## DATA FOR REVIEW:
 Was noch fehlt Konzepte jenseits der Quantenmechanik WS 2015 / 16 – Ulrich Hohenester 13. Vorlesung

...

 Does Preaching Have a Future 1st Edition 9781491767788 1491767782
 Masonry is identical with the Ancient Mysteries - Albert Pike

## REQUIREMENT:
Working from the data above, extract solely the lines from the one containing "Does Preaching Have" through the one containing "Masonry is identical", exactly as they appear, both included.

## FINISHED TASK:
 Does Preaching Have a Future 1st Edition 9781491767788 1491767782
 Masonry is identical with the Ancient Mysteries - Albert Pike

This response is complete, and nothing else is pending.